Lezioni americane dallo scandalo Volkswagen
[22 Settembre 2015]
La vicenda della Volkswagen beccata con le mani nella marmellata ha scatenato molta ironia sulla Germania e sulla sua superiorità e precisione tecnologica messa a servizio di una truffa. Tutti a dire “pensa se fosse successo a un’azienda italiana quanti luoghi comuni”. Giusto. Ma quella vicenda suscita anche un’altra riflessione. Più amara. Sull’affidabilità dei controlli pubblici. E qui gli Usa hanno dato agli europei, e in particolare a noi, un’ennesima lezione.
Loro hanno la Food and drugs administration, cui il mondo scientifico guarda con rispetto, noi l’Efsa (European food safety agency) di Parma che non ha mai emesso nemmeno un vagito di fronte agli innumerevoli scandali che si sono succeduti nel nostro continente. Loro hanno l’Epa (Enviromental protection agency) che non guarda in faccia nessuno, come ha dimostrato quest’ultima vicenda. Noi, nella migliore delle ipotesi, organismi di controllo privi di poteri reali: lì l’autorità pubblica non ha solo “denunciato” ma ha costretto l’azienda a ritirare qualcosa come mezzo milione di auto e ora si appresta a comminare una multa miliardaria. Fatti, non parole.

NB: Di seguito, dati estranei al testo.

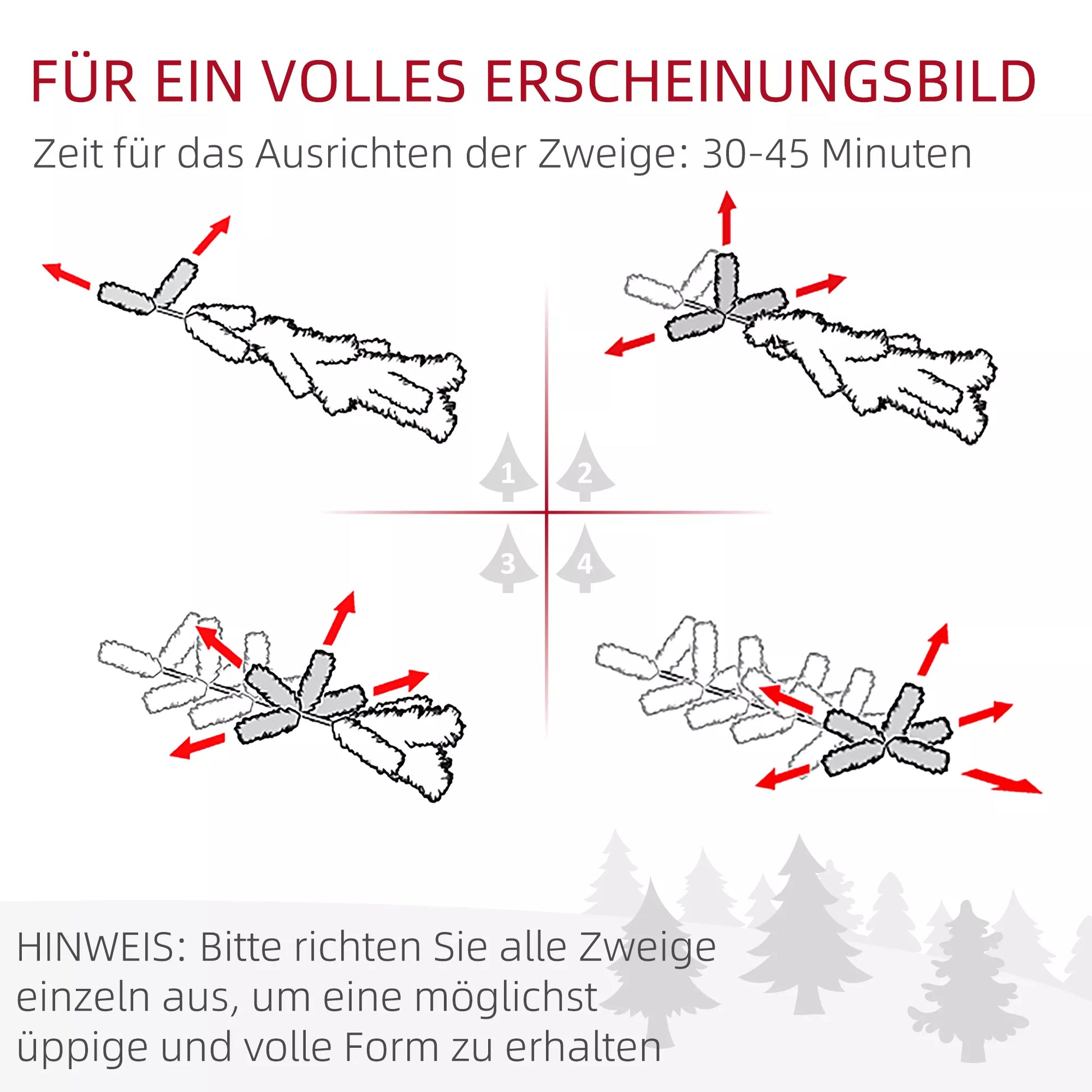 FÜR EIN VOLLES ERSCHEINUNGSBILD

Zeit für das Ausrichten der Zweige: 30-45 Minuten

1

2

3

4

HINWEIS: Bitte richten Sie alle Zweige einzeln aus, um eine möglichst üppige und volle Form zu erhalten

E non è vero che gli americani fanno i “duri” solo con aziende straniere, come la Volkswagen: se rimaniamo nel settore auto, solo negli ultimi giorni General Motors – per difetti di malfunzionamento – ha subito una multa di 900 milioni di dollari e in un anno quell’azienda è stata costretta a ritirare dal mercato 30 milioni di auto, con un costo calcolato intorno ai 5 miliardi.

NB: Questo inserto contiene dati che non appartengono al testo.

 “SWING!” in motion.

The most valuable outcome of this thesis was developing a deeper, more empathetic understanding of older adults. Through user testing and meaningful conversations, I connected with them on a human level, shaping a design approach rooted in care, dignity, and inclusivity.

Trent’anni fa Legambiente, in assenza di controlli pubblici, si inventò Goletta Verde per verificare la qualità delle acque di balneazione. E ancora oggi, prima dell’estate, è il centralino dell’associazione ambientalista ad andare in ebollizione perché i cittadini vogliono sapere se possono tranquillamente andare a farsi il bagno in questa o quell’altra località. Al ministero della Salute, che per legge dovrebbe essere il depositario dei dati ufficiali, nessuno pensa mai.
D’altra parte vi immaginate cosa succederebbe in Italia se un qualche organismo pubblico si comportasse come l’Epa statunitense? Volete che non si troverebbe un Tar pronto a sospendere il provvedimento? E già lo sentiamo il presidente di Confindustria che urla contro “la mancanza di sensibilità industriale del Paese” e tutti gli editorialisti ad andargli appresso. E poi, alla fine, forse il governo emanerebbe un bel decreto con cui elevare le soglie e rimetterebbe “tutto a posto”. Siamo troppo cattivi? I soliti gufi malpensanti? A noi piuttosto sembra un (triste) dejà vù.